**Work order**
Reproduce all of the data below without alteration; exclude every picture.

**Records supplied**
>>>>

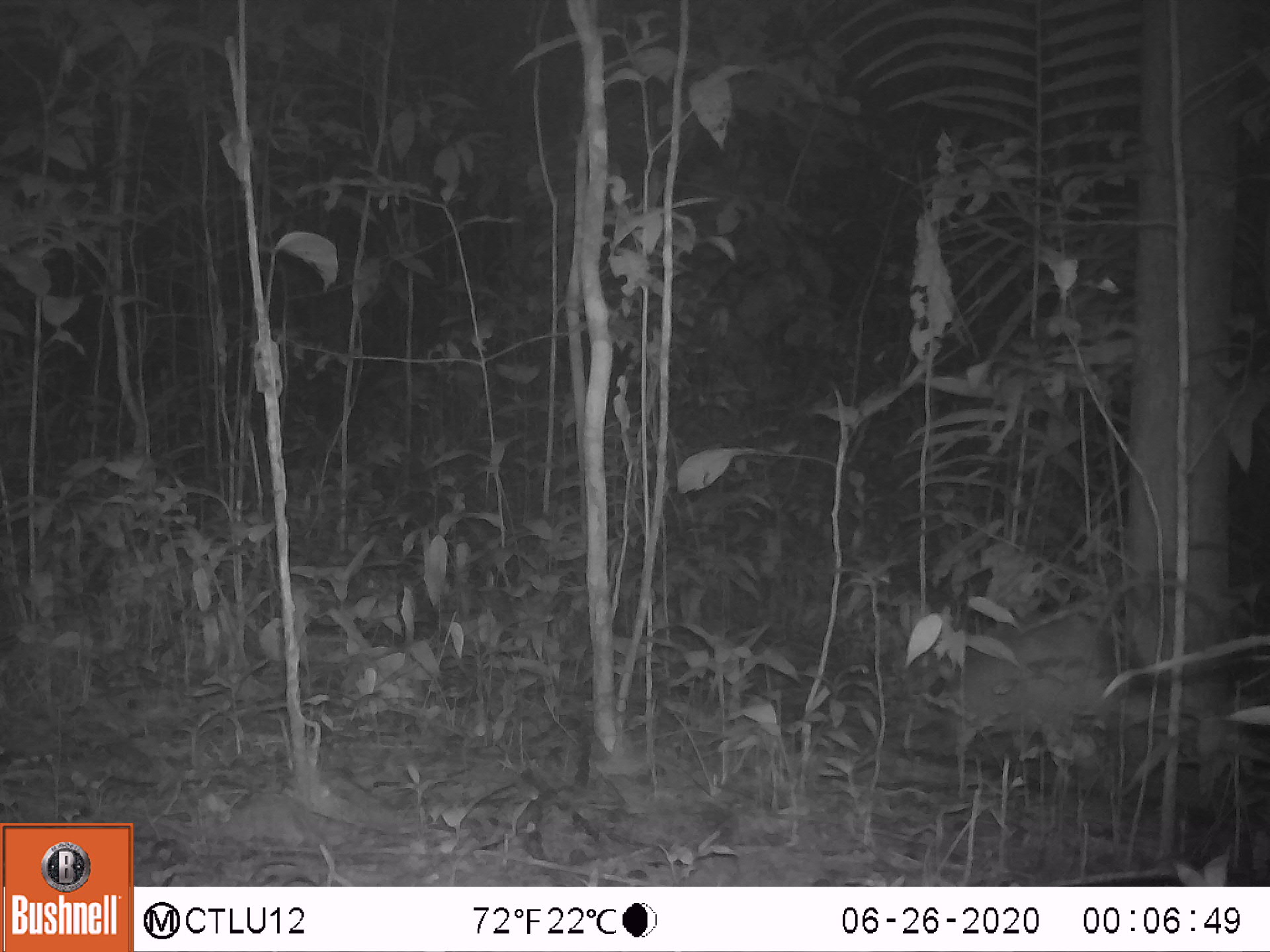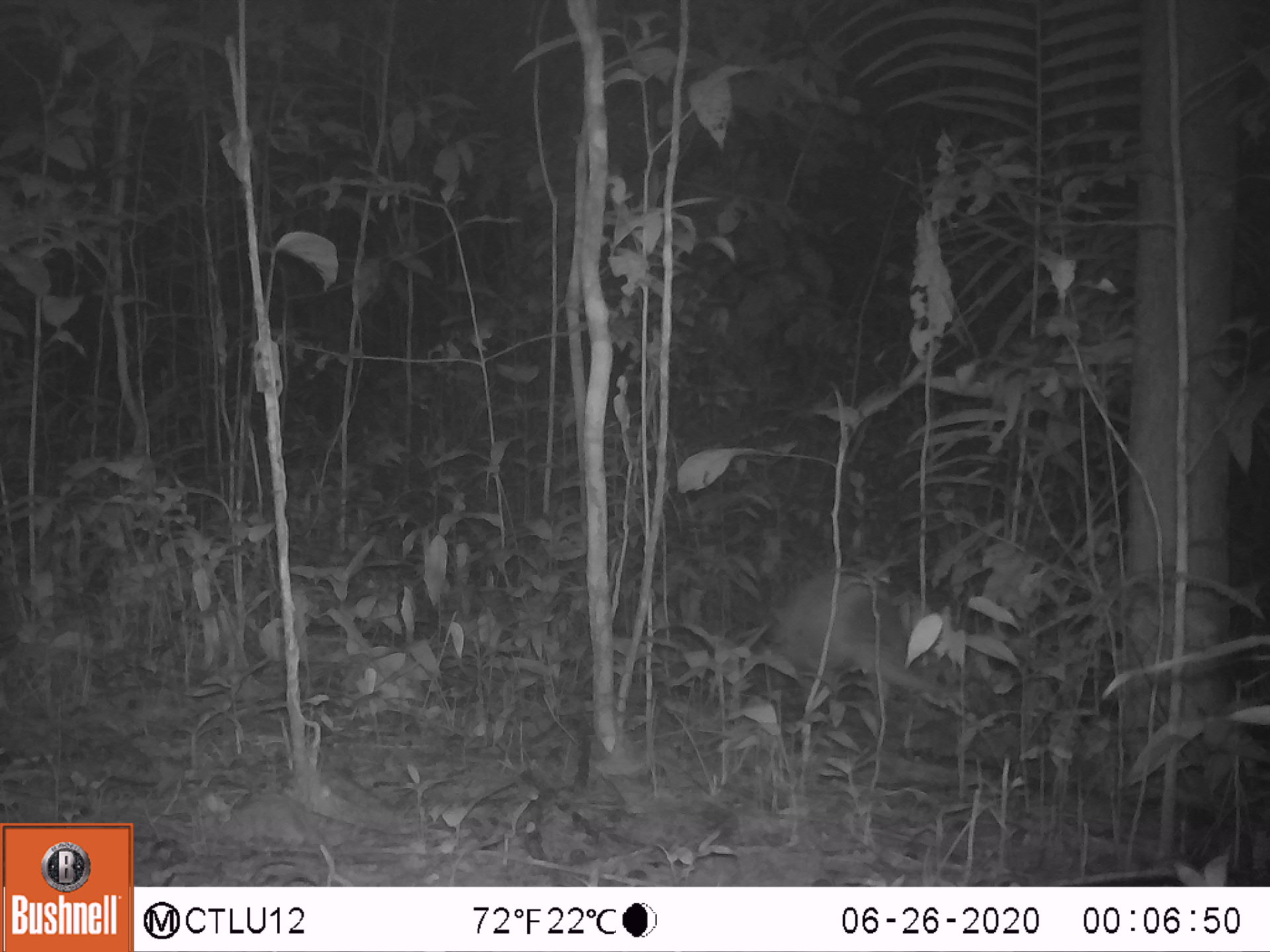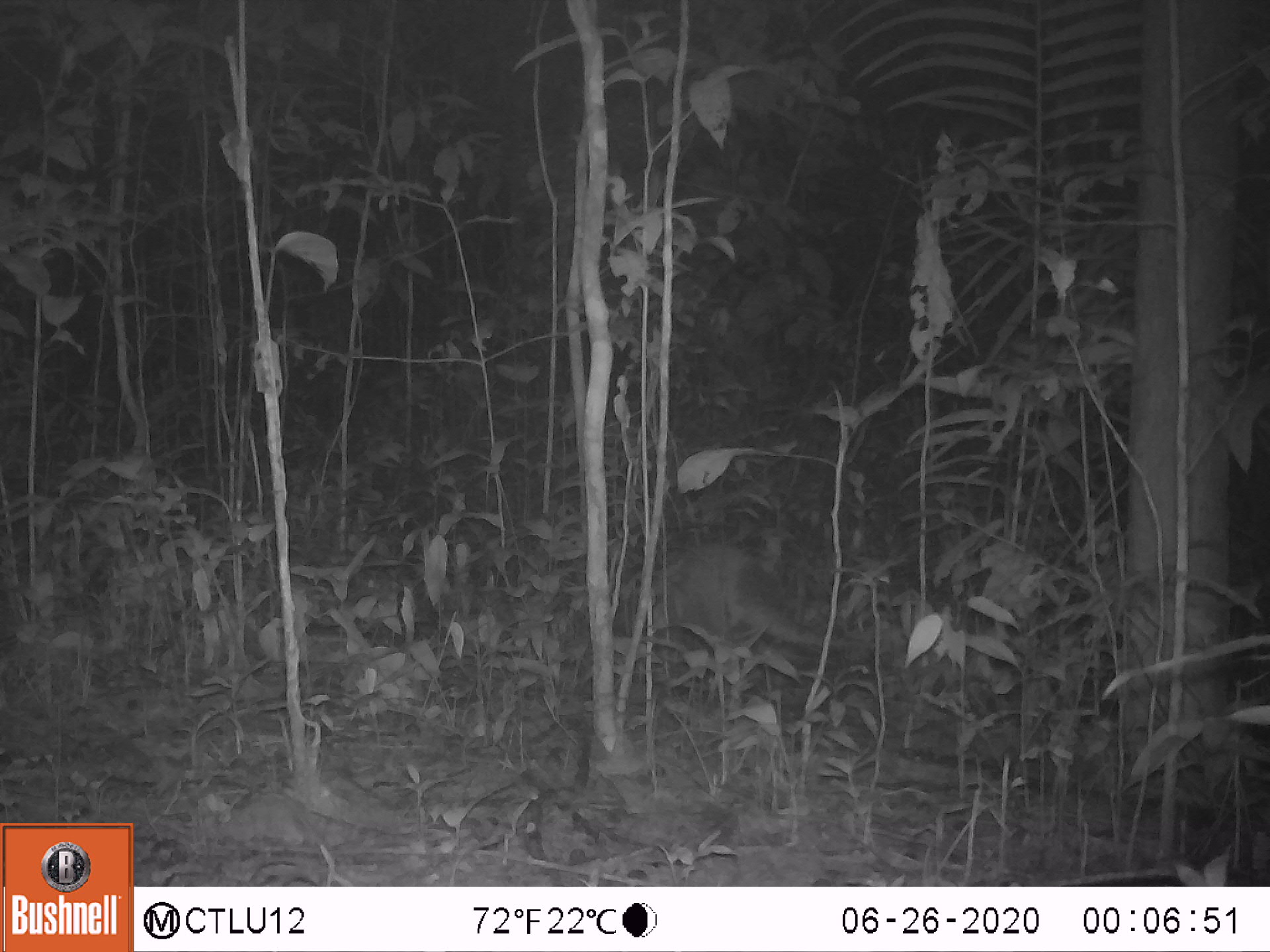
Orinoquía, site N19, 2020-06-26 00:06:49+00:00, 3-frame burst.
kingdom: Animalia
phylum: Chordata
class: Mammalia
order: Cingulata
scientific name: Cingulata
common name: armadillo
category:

<<<<

**Output for this task**
Orinoquía, site N19, 2020-06-26 00:06:49+00:00, 3-frame burst.
kingdom: Animalia
phylum: Chordata
class: Mammalia
order: Cingulata
scientific name: Cingulata
common name: armadillo
category:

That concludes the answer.